# Where is the nice stuff???



## Agapetos (Feb 9, 2010)

Hello everyone,

I jut installed a gas stove free standing for a friend.
I purchased the regular double wall 4" piping ( b type I think?)
and the stove is located in a den made for comfort and cozy reading.

The issues I have after talking to stove business as well as searching the net is that those pipes are ugly
and I have not been able to find anything to cover it up, replace it with, decorate it with that is standard stuff.

I do not believe that I am the only one that thinks that there should be some kind of cover available
or at least a higher quality looking pipe type instead of the galv. pipe from HD????

I really would appreciate any insights as well as links to a good stove pipe sites.

Thanks a lot for a great forum,
Michael


----------



## DAKSY (Feb 9, 2010)

If it's 4" inner & 6-5/8 outer diameter, it's Direct Vent (DV), not B-vent.
Stove Bright sells a veritable PLETHORA of colors of paint for gas venting. 
Just pick a color that matches the unit - or doesn't clash with it - & have at it.


----------



## Agapetos (Feb 9, 2010)

Hi and thanks for replying.

The inner part is 4" but the outer is no more than perhaps 4 and 3/4".
I think it is the B vent type.

It is insulated though.

HD actually didn't have anything else to choose from other than the 8" wood stove piping.

The other thing, and I am not sure about this, but my friend said that he and his wife turned of the 
gas stove cuz he said they both felt dizzy. I am planning on going over there and check for any issues
with CO2 venting problems.

The venting system is straight up 5 1/2 foot tall and should have plenty of draft.
Any insights???

Thanks again,
Michael


----------



## seige101 (Feb 9, 2010)

Michael Madsen said:
			
		

> Hi and thanks for replying.
> 
> The inner part is 4" but the outer is no more than perhaps 4 and 3/4".
> I think it is the B vent type.
> ...



Make sure they have CO detectors. Could their dizzyness be from the fumes of paint curing and oils burning off?


----------



## Agapetos (Feb 9, 2010)

yeah, but the guidelines said that it only should take a couple of hours to burn off excess stuff and it has been more than that for sure.

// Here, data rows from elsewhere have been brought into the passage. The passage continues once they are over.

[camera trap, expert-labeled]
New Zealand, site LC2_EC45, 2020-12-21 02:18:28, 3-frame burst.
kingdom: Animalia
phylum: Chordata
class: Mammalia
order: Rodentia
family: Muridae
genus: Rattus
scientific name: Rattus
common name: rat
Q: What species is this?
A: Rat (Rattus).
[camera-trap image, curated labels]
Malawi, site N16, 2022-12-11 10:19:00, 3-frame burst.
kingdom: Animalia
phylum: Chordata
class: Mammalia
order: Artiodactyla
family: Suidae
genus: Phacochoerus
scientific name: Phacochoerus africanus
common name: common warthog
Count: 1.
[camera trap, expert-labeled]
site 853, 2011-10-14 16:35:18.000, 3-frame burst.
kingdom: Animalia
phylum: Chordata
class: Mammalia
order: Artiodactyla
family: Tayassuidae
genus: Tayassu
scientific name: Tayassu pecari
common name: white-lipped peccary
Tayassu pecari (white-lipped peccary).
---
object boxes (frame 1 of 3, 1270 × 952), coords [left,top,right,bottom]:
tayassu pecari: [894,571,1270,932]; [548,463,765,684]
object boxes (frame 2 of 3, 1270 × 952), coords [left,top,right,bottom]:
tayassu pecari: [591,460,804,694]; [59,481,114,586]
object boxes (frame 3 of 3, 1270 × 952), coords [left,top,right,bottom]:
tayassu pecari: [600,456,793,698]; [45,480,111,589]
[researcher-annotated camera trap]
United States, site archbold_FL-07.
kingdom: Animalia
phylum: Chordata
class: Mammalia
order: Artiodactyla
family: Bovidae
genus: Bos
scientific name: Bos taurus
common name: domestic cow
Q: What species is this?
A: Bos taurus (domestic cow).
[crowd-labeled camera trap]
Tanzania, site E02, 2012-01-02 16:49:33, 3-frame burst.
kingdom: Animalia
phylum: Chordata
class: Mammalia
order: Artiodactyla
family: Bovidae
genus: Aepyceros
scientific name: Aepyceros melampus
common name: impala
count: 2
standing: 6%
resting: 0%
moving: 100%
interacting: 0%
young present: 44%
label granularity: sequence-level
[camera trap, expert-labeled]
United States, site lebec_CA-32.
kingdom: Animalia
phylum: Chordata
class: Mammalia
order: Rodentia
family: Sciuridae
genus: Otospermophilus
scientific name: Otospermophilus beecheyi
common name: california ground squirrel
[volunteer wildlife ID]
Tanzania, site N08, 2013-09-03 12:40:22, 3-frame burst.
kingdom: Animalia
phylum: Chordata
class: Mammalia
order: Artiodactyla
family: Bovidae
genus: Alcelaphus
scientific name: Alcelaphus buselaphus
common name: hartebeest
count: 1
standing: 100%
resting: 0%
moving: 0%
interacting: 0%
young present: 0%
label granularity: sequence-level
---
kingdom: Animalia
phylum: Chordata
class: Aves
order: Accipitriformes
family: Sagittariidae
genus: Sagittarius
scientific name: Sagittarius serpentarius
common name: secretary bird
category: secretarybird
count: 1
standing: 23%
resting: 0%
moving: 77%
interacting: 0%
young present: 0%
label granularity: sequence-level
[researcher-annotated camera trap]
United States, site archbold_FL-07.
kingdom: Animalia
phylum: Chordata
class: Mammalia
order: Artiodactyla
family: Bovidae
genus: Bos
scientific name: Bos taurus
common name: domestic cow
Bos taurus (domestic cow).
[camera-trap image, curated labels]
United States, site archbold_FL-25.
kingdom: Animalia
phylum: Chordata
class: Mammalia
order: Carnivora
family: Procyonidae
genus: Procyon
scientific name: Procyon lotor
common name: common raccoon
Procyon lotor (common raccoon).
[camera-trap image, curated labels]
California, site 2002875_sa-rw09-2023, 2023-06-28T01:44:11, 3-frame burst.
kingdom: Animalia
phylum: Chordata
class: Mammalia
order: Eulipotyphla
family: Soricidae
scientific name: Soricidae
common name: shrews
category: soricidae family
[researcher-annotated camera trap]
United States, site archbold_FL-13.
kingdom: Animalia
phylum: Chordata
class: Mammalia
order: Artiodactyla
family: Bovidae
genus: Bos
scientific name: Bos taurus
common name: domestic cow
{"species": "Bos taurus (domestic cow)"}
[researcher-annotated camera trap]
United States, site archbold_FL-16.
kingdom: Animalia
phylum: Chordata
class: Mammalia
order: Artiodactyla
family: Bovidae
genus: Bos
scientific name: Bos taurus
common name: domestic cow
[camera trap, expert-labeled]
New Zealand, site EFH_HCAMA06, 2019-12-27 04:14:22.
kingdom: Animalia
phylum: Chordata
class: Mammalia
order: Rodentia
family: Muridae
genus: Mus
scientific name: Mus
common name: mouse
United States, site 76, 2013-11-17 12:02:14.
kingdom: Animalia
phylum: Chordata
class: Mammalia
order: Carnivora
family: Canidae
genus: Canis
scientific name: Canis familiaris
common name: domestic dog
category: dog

I am going over there tomorrow with a CO2 alarm and testing it.

Thanks a lot,
Mike


----------



## Fake coal burner (Feb 9, 2010)

I couldn't  agree more on the ugly pipe. I had to use 2 - 90 deg. adjustable to make my connection to flex liner inside of chimney The 90s looks like some body took a ball peen hamer  to it where they spot welded the inner pipe to it. I painted mine black dents show up more. see avatar.

Make shore you have a b-vent stove, Direct vent stove vents different. 
Do you have the owners manual ? If not I can look on the net for you.  If b-vent model they have a draft hood built in on most, If not you need the starter section of pipe. Turn on stove for 5 or 10 minutes let it get hot keep on high. Take a match light it and run along draft hood. Flame should pull into draft hood if goes a way or match go out you have a draft problem. Draft hood is in the back of the stove by the pipe connecter You should see a slot. B-vent also uses a exhaust roll out safety temperature switch to shut stove off if not venting right and working properly. Its located by the draft hood snap disk switch. Call you gas supplier ask for technician assistance and see if stove has to be deregulated for the gas and altitude. They will give you the orifice sizes, over fire can give you a bad smell. My stove calls for minium and maximum pipe length to vent properly. Make sure the gas supply pressure and manifold pressure is in specks. 

I have looked for pipe covers I haven't found any. I might take single wall pipe 5 inch to cover mine up and paint it.  Good luck I went threw the same thing.


----------



## Agapetos (Feb 9, 2010)

Thanks a lot for your input. 

Here is a link to the stove he bought: http://cgi.ebay.com/Rinnai-Free-Sta...emQQptZLH_DefaultDomain_0?hash=item5885ebbfdf

It is B vent type. Could be just the burn of they are smelling. Let me know if you get a hit on what this might be.

It would be so easy to create a pipe snap in type to snap on the vents and have them in different decorative solutions.

Thanks a lot,
Mike


----------



## Fake coal burner (Feb 9, 2010)

:shut: 





			
				Michael Madsen said:
			
		

> Thanks a lot for your input.
> 
> Here is a link to the stove he bought: http://cgi.ebay.com/Rinnai-Free-Sta...emQQptZLH_DefaultDomain_0?hash=item5885ebbfdf
> 
> ...



Do you have the owner set up manual ? If no I found it on the net for you.
Flue pipe min. 10 feet to top of stove.Have you check the gas pressure for lLP inlet and manifold pressure.? If ok then do a match test for the draft hood hot. If ever thing is ok. then its curing the brun run in. Also any fumes in the house like cooking orders, smoke, perfume, hair spray, etc. will make them smell real bad. Mine smelled bad for 3 days about 20 hours burning hot. Pm me if you want to. I remember some place made those ugly pipe covers on the net> I will look tomorrow for you 2am in the morning now> Have a good night keep in touch.


----------